This article was originally published on 14th February 2017. A year and a day later, we republish it following today’s reports of Jeremy Corbyn’s meetings with a Czech spy during the Cold War.
We must always be bold enough to acknowledge and criticise moral failures on our own side of politics. As I wrote on Monday [13th February 2017], it’s shameful that some of my fellow Eurosceptics have become apologists for the tyranny of Vladimir Putin. Crow if you wish when your opponents sin (I certainly have at times), but when your own are getting something horribly wrong you have a duty to pull them up on it.
Over at The Guardian, Owen Jones has perfected the crowing part. Inspired by the resignation of Mike Flynn, the now ex-adviser to Donald Trump who has resigned after misleading the Vice-President over his discussion of sanctions with Moscow, Jones rightly highlights the hypocrisy of self-proclaimed patriots cosying up to the Kremlin. But then he goes on to make an extraordinary claim:
“For much of the 20th century, the left was relentlessly smeared for supposedly being in league with Moscow, thus posing a threat to national security. Even leftists who passionately opposed the Soviet regime were portrayed as being the accomplices of Moscow. Now the national security adviser of a hard-right Republican president has resigned for actually being in league with Moscow. Flynn not only discussed lifting sanctions on Moscow – he lied about it.”

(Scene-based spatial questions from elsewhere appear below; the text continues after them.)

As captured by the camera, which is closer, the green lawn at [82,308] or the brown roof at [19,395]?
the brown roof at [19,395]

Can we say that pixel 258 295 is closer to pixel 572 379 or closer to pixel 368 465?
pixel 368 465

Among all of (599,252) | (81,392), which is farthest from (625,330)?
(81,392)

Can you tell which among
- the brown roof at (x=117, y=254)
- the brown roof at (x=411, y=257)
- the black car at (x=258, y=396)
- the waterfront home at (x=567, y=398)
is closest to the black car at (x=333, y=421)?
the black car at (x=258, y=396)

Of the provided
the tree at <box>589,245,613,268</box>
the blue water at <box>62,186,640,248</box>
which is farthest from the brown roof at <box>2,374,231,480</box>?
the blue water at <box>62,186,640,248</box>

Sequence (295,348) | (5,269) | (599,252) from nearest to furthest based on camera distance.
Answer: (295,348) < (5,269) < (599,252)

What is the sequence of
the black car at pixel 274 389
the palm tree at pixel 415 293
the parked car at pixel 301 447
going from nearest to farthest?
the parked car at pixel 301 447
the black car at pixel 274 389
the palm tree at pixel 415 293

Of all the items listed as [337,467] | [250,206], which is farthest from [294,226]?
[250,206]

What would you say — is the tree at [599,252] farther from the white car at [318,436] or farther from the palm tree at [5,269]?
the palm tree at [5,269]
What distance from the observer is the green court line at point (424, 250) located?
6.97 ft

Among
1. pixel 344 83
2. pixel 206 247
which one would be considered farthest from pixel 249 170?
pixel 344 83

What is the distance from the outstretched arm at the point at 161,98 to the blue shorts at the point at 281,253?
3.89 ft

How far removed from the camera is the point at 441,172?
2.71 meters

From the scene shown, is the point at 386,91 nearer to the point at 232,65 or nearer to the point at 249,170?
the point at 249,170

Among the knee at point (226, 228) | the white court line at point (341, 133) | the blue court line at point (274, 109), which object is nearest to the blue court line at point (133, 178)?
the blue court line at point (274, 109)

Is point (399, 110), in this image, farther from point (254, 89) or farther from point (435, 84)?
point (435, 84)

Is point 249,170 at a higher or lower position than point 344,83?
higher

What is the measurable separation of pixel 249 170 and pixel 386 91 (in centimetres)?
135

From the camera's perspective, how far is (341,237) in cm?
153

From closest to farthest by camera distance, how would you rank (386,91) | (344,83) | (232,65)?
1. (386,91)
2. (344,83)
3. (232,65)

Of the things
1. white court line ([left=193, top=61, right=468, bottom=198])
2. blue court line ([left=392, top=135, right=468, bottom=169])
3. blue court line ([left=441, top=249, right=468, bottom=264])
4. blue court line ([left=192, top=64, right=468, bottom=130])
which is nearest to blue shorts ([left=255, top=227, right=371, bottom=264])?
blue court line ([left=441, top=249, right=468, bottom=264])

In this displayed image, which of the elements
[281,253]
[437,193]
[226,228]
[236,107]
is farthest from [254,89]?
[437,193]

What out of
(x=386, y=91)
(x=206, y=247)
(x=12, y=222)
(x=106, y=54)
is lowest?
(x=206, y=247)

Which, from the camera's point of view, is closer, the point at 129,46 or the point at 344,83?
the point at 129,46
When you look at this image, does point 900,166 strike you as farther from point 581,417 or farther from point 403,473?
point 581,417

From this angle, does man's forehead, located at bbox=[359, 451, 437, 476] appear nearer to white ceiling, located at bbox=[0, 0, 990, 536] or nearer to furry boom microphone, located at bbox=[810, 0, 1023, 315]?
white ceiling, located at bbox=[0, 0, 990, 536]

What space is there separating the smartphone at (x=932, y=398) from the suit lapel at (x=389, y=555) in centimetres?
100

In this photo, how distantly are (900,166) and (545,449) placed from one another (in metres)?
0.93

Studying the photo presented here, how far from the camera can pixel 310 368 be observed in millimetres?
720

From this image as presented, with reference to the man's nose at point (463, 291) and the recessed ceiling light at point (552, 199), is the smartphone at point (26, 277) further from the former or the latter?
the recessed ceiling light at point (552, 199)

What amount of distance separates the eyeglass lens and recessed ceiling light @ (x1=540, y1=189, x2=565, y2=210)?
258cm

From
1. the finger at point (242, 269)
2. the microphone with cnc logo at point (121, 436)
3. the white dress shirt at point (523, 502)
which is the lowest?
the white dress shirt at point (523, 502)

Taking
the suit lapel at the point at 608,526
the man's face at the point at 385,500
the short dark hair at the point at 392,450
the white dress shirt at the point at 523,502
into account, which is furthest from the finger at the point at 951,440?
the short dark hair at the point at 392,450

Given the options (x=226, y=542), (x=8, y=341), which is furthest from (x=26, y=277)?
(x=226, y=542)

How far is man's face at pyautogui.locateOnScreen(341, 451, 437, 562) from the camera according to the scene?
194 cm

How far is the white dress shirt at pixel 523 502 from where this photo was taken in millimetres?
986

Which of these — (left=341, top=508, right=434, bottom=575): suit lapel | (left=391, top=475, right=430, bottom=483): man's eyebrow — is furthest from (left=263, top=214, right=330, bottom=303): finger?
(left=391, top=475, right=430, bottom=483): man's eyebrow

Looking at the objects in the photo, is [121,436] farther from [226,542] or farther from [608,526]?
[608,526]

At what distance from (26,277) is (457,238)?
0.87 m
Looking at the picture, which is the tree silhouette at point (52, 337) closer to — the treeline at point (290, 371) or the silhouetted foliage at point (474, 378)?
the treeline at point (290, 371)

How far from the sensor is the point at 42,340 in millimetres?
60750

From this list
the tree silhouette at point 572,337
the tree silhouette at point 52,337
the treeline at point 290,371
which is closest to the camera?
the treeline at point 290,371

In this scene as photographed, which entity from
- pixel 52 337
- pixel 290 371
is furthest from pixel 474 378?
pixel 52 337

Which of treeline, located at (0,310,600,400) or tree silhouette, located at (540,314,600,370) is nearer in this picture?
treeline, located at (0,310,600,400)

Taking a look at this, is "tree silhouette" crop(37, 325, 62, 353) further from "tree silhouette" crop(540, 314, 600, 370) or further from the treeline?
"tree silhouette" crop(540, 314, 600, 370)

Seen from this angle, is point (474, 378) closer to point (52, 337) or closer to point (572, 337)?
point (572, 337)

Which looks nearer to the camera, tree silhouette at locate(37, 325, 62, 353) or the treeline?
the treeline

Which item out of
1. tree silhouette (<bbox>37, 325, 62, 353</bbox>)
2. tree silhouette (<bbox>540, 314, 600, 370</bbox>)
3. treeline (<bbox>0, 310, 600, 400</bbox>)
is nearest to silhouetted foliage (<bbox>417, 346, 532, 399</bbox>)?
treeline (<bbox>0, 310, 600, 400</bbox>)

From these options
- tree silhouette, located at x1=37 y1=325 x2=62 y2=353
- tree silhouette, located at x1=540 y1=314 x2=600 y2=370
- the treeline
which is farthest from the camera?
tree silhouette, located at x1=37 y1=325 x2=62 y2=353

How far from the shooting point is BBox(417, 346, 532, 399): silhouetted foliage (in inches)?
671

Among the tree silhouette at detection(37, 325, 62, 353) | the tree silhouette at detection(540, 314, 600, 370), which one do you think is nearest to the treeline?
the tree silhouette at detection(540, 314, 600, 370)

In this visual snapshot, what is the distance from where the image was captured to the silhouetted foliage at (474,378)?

A smear, of course, is something that isn’t true – to read Jones’s account you’d think the British Left was entirely free of apologism, fellow-travellerism or outright collusion with the Soviet Union, and was wrongly tarred just by virtue of being on the moderate end of the same side of the political spectrum.
That would be an interesting rewriting of history. It isn’t a “smear” to say that chunks of the 20th Century Left were far too close to the Kremlin. Sidney and Beatrice Webb, the parents of British Fabianism, ardently denied the Ukrainian famine on the say-so of Soviet propagandists, despite the eye-witness accounts of their own family members. Jack Jones, one of the most powerful union barons of the 1970s, was later revealed by Oleg Gordievsky to be in the pay of the KGB. For years, the Morning Star was heavily subsidised by mass subscriptions on the part of Soviet institutions.
Then there were the “useful idiots” – the people always willing to think the worst of NATO and the best of the Warsaw Pact, and who pressed for the West to abandon its defensive alliances and nuclear deterrent in the hope that the USSR would transform into a lamb in response. They may have genuinely and innocently believed what they were saying, but they were helping the Kremlin by saying it all the same.
Throughout the Cold War there were many good people on the Left who held to what was right, and stood opposed to the Evil Empire. Indeed, the establishment of NATO and the development of Britain’s nuclear deterrent came about thanks to some of them, for which we should be eternally grateful. But to pretend there was no problem on the Left in terms of others who served the purposes of the Soviet Union – unwittingly, deliberately or even under direct orders from a hostile power – is to rewrite history.
Jones should have the courage to acknowledge the facts rather than wish them away. If by some odd circumstance he has forgotten that dangerous beasts like NATO-bashing useful idiots and outright Stalinists were a troubling feature of the 20th Century British Left, he need only look at today’s Labour Party – Jeremy Corbyn and Seumas Milne are relics of each respective tradition.